While calling someone out in front of others may be needed in certain circumstances (extremely rude behavior that shouldn't be tolerated, and it should be made clear to all that it won't be), it's usually more advantageous to speak privately. So, think about a time and place that will allow you to discuss in as relaxed a setting as possible.
This shows respect for the other person, and respect begets respect. Additionally, you make it easier to have an actual conversation about what happened.
3. Consider how you want to communicate.
There are a few options here, and you might choose on the basis of various factors, including:
- Your personal relationship with the other party (family, friend, colleague, close relationship or not, etc.)
- The circumstances (are there many people around, how serious is the offense, what's the other person like, etc.)
- Your own strengths and weaknesses (can you say it humorously and effectively get the point across, would a stern look for now followed by a conversation later suffice, etc.)
There's much more to consider, but this is a start.
If possible, frame the discussion in a way that relays helpfulness. Asking for permission to share something you've noticed, or sharing how you've made a similar mistake in the past, can go a long way in getting the person to listen while minimizing the tendency to get defensive.
Additionally, be sure to give the person the chance to express themselves, and how they saw the situation from their perspective.
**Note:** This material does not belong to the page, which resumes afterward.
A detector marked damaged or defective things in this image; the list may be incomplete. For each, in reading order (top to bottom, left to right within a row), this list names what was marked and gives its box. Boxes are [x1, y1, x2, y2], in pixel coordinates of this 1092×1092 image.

Sometimes this helps expose the other person's blind spots, or it can help you communicate with empathy.
4. Continue learning.
Communication is an art, one that takes time and practice to improve--especially this type of communication, where you are offering criticism or counsel.
So, after a conversation like this, take time to analyze and deconstruct.
- Did the conversation go well?
- Did you accomplish your goal?
- What worked?
- What would you do differently?
These questions can help you to continue improving as a communicator, and continue strengthening your relationships.
After all, we all need people who tell us what we need to hear, not just what we want to hear.
The key is to master the art of tact.
And as Sir Isaac Newton so aptly put it:
"Tact is the knack of making a point without making an enemy."